* Begin Supplied entries *
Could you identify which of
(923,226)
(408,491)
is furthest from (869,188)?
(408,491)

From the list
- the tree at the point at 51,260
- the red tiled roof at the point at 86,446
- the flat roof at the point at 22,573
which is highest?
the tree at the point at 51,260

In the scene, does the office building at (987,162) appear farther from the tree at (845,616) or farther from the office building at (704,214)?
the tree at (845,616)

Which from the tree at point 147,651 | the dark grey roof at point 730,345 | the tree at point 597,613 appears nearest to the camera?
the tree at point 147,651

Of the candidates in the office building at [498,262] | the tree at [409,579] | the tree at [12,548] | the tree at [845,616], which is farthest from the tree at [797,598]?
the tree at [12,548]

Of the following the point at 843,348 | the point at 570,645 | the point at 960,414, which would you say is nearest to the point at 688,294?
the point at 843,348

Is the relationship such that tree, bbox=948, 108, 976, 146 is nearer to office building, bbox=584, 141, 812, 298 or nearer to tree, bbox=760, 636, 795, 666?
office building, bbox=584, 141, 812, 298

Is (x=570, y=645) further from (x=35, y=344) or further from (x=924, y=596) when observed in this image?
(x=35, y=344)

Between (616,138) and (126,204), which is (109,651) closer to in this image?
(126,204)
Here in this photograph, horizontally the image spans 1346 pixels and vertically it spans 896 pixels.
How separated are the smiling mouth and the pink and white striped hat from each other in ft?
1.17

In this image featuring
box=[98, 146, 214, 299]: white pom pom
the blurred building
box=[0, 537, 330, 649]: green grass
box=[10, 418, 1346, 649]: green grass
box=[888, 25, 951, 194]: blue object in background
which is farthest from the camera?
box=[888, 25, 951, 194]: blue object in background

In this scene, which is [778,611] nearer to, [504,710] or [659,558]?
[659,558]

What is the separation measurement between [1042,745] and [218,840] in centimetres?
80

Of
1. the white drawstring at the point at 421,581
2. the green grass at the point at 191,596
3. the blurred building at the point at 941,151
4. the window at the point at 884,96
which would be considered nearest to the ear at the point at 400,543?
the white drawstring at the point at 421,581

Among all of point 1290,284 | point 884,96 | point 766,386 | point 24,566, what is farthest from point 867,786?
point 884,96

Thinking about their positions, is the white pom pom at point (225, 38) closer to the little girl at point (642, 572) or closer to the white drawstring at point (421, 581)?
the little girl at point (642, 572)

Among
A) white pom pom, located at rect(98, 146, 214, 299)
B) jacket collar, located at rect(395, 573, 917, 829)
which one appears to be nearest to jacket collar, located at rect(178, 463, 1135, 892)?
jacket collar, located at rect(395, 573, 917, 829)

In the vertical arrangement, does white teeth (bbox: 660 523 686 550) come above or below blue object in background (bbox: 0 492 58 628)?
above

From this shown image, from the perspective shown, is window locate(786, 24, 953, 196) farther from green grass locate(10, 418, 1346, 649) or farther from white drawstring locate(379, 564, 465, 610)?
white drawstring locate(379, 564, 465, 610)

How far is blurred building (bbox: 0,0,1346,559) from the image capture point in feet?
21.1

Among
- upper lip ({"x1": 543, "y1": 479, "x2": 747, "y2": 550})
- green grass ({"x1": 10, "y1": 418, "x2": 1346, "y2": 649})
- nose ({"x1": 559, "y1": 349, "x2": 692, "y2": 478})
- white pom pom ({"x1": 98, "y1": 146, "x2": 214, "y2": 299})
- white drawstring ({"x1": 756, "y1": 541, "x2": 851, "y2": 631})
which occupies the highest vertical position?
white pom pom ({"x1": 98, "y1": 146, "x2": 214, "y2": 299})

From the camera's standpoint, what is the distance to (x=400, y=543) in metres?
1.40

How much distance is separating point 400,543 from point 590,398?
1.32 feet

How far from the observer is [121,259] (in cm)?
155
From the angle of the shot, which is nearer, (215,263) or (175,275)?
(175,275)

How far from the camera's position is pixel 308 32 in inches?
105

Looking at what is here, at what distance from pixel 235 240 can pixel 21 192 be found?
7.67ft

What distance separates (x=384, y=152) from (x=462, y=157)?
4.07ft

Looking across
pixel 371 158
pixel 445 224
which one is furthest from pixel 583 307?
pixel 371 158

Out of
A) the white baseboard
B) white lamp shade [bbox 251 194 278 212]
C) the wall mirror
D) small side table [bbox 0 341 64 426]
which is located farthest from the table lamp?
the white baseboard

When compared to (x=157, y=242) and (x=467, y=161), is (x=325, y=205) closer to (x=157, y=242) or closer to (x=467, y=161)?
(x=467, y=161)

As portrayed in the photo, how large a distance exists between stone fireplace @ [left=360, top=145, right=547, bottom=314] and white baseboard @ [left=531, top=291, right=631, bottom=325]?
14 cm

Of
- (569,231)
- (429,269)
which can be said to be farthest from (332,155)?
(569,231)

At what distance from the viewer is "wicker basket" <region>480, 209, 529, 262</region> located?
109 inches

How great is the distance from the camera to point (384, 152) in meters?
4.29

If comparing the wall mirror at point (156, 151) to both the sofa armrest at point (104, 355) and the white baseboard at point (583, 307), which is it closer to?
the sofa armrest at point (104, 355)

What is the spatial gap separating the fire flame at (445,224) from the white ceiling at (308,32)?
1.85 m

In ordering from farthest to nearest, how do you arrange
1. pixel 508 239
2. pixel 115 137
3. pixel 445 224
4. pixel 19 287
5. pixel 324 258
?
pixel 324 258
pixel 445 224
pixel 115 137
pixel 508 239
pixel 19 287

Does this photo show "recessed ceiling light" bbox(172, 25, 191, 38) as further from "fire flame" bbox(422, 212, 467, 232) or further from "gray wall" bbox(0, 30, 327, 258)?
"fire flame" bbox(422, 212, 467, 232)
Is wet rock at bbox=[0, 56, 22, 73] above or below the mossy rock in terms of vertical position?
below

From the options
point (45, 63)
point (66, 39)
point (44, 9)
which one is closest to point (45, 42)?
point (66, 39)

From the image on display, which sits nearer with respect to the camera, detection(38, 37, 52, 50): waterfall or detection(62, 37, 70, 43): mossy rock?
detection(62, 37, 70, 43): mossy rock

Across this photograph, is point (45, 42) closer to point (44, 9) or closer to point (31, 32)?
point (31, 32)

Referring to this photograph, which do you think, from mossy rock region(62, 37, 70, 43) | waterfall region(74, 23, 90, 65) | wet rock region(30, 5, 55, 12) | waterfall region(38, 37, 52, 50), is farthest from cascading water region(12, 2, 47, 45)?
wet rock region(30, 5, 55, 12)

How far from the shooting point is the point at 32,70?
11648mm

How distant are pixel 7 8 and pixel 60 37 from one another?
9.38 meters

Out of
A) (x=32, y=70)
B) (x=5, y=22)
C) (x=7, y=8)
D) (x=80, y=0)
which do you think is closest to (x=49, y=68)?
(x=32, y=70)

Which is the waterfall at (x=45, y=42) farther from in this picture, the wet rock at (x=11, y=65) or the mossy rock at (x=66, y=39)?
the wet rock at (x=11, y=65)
* End Supplied entries *
Directive: Write an exact transcription of every entry above.

Task output:
Could you identify which of
(923,226)
(408,491)
is furthest from (869,188)?
(408,491)

From the list
- the tree at the point at 51,260
- the red tiled roof at the point at 86,446
- the flat roof at the point at 22,573
which is highest?
the tree at the point at 51,260

In the scene, does the office building at (987,162) appear farther from the tree at (845,616) or farther from the office building at (704,214)?
the tree at (845,616)

Which from the tree at point 147,651 | the dark grey roof at point 730,345 | the tree at point 597,613 appears nearest to the camera?
the tree at point 147,651

Of the candidates in the office building at [498,262] | the tree at [409,579] | the tree at [12,548] | the tree at [845,616], which is farthest from the tree at [797,598]?
the tree at [12,548]

Of the following the point at 843,348 | the point at 570,645 | the point at 960,414, which would you say is nearest to the point at 688,294?
the point at 843,348

Is the relationship such that tree, bbox=948, 108, 976, 146 is nearer to office building, bbox=584, 141, 812, 298 or nearer to tree, bbox=760, 636, 795, 666?
office building, bbox=584, 141, 812, 298

Is (x=570, y=645) further from (x=35, y=344) or further from (x=924, y=596) when observed in this image?
(x=35, y=344)

Between (616,138) and (126,204), which is (109,651) closer to in this image?
(126,204)
Here in this photograph, horizontally the image spans 1346 pixels and vertically it spans 896 pixels.
How separated are the smiling mouth and the pink and white striped hat from each other in ft?
1.17

In this image featuring
box=[98, 146, 214, 299]: white pom pom
the blurred building
box=[0, 537, 330, 649]: green grass
box=[10, 418, 1346, 649]: green grass
box=[888, 25, 951, 194]: blue object in background
which is farthest from the camera?
box=[888, 25, 951, 194]: blue object in background

In this scene, which is [778,611] nearer to, [504,710] or [659,558]?
[659,558]

What is the separation measurement between [1042,745] and [218,840] in centimetres?
80

Of
1. the white drawstring at the point at 421,581
2. the green grass at the point at 191,596
3. the blurred building at the point at 941,151
4. the window at the point at 884,96
which would be considered nearest to the ear at the point at 400,543?
the white drawstring at the point at 421,581

Among all of point 1290,284 | point 884,96 | point 766,386 | point 24,566, what is farthest from point 867,786?
point 884,96

Thinking about their positions, is the white pom pom at point (225, 38) closer to the little girl at point (642, 572) or closer to the white drawstring at point (421, 581)?
the little girl at point (642, 572)

Among
A) white pom pom, located at rect(98, 146, 214, 299)
B) jacket collar, located at rect(395, 573, 917, 829)
which one appears to be nearest to jacket collar, located at rect(178, 463, 1135, 892)?
jacket collar, located at rect(395, 573, 917, 829)

In the vertical arrangement, does white teeth (bbox: 660 523 686 550) come above or below blue object in background (bbox: 0 492 58 628)?
above

From this shown image, from the perspective shown, is window locate(786, 24, 953, 196) farther from green grass locate(10, 418, 1346, 649) or farther from white drawstring locate(379, 564, 465, 610)?
white drawstring locate(379, 564, 465, 610)

How far is blurred building (bbox: 0,0,1346,559) from the image capture point in feet?
21.1

Among
- upper lip ({"x1": 543, "y1": 479, "x2": 747, "y2": 550})
- green grass ({"x1": 10, "y1": 418, "x2": 1346, "y2": 649})
- nose ({"x1": 559, "y1": 349, "x2": 692, "y2": 478})
- white pom pom ({"x1": 98, "y1": 146, "x2": 214, "y2": 299})
- white drawstring ({"x1": 756, "y1": 541, "x2": 851, "y2": 631})
which occupies the highest vertical position?
white pom pom ({"x1": 98, "y1": 146, "x2": 214, "y2": 299})

From the camera's standpoint, what is the distance to (x=400, y=543) in metres?
1.40

How much distance is separating point 400,543 from point 590,398?
1.32 feet

How far from the observer is [121,259] (in cm)?
155
From the angle of the shot, which is nearer, (215,263) or (175,275)?
(175,275)

How far from the camera's position is pixel 308 32 in inches?
105

Looking at what is here, at what distance from pixel 235 240 can pixel 21 192 be found?
7.67ft

What distance separates (x=384, y=152) from (x=462, y=157)?
4.07ft

Looking across
pixel 371 158
pixel 445 224
which one is furthest from pixel 583 307?
pixel 371 158

Out of
A) the white baseboard
B) white lamp shade [bbox 251 194 278 212]
C) the wall mirror
D) small side table [bbox 0 341 64 426]
which is located farthest from the table lamp?
the white baseboard

When compared to (x=157, y=242) and (x=467, y=161), is (x=325, y=205) closer to (x=157, y=242) or closer to (x=467, y=161)?
(x=467, y=161)

As portrayed in the photo, how large a distance exists between stone fireplace @ [left=360, top=145, right=547, bottom=314] and white baseboard @ [left=531, top=291, right=631, bottom=325]?
14 cm

Of
- (569,231)
- (429,269)
which can be said to be farthest from (332,155)?
(569,231)

At what distance from the viewer is "wicker basket" <region>480, 209, 529, 262</region> located?
109 inches

How great is the distance from the camera to point (384, 152) in meters?
4.29

If comparing the wall mirror at point (156, 151) to both the sofa armrest at point (104, 355) and the white baseboard at point (583, 307), which is it closer to?
the sofa armrest at point (104, 355)

What is the spatial gap separating the fire flame at (445,224) from the white ceiling at (308,32)?
1.85 m

In ordering from farthest to nearest, how do you arrange
1. pixel 508 239
2. pixel 115 137
3. pixel 445 224
4. pixel 19 287
5. pixel 324 258
?
pixel 324 258
pixel 445 224
pixel 115 137
pixel 508 239
pixel 19 287

Does this photo show "recessed ceiling light" bbox(172, 25, 191, 38) as further from "fire flame" bbox(422, 212, 467, 232) or further from "gray wall" bbox(0, 30, 327, 258)?
"fire flame" bbox(422, 212, 467, 232)
Is wet rock at bbox=[0, 56, 22, 73] above or below the mossy rock in terms of vertical position?
below

From the options
point (45, 63)
point (66, 39)
point (44, 9)
which one is closest to point (45, 42)?
point (66, 39)

From the image on display, which sits nearer with respect to the camera, detection(38, 37, 52, 50): waterfall or detection(62, 37, 70, 43): mossy rock?
detection(62, 37, 70, 43): mossy rock

Across this photograph, is point (45, 42) closer to point (44, 9) or closer to point (31, 32)?
point (31, 32)

Referring to this photograph, which do you think, from mossy rock region(62, 37, 70, 43) | waterfall region(74, 23, 90, 65) | wet rock region(30, 5, 55, 12) | waterfall region(38, 37, 52, 50), is farthest from cascading water region(12, 2, 47, 45)?
wet rock region(30, 5, 55, 12)

How far from the shooting point is the point at 32,70?
11648mm

How distant are pixel 7 8 and pixel 60 37 from one another?
9.38 meters

Out of
A) (x=32, y=70)
B) (x=5, y=22)
C) (x=7, y=8)
D) (x=80, y=0)
which do you think is closest to (x=49, y=68)?
(x=32, y=70)

Which is the waterfall at (x=45, y=42) farther from in this picture, the wet rock at (x=11, y=65) or the mossy rock at (x=66, y=39)?
the wet rock at (x=11, y=65)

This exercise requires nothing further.